# Task instructions
Pull out every line below that contains the word "Data".

# Stored records
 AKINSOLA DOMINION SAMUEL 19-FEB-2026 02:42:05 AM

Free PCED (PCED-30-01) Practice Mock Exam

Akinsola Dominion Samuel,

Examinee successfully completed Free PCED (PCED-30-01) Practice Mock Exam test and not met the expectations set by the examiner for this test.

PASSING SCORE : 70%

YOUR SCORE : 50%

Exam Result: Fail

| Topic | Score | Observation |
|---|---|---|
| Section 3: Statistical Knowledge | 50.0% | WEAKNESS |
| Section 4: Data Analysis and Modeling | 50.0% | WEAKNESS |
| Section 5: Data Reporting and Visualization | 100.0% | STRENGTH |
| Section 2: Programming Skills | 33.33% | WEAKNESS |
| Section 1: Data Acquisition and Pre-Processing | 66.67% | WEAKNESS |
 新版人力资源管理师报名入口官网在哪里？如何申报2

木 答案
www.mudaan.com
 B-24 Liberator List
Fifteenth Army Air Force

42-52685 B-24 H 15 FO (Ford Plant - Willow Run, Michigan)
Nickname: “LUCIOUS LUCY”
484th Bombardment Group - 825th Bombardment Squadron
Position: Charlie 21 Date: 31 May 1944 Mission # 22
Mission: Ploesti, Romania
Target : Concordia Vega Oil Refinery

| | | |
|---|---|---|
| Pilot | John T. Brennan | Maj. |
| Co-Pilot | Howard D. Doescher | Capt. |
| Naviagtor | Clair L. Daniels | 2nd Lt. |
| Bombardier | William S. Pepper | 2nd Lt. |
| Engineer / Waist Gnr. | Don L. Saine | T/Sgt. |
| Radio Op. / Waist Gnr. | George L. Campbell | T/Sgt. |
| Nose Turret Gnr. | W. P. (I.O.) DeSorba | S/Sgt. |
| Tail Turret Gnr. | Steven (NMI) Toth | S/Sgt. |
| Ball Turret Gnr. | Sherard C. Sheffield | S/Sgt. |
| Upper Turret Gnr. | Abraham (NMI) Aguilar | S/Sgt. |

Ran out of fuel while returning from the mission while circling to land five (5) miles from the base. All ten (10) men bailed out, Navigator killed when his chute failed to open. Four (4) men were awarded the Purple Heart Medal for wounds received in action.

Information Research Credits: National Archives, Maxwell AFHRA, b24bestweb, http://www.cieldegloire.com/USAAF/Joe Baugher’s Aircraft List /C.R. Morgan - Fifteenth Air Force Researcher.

# Final answer
| Section 4: Data Analysis and Modeling | 50.0% | WEAKNESS |
| Section 5: Data Reporting and Visualization | 100.0% | STRENGTH |
| Section 1: Data Acquisition and Pre-Processing | 66.67% | WEAKNESS |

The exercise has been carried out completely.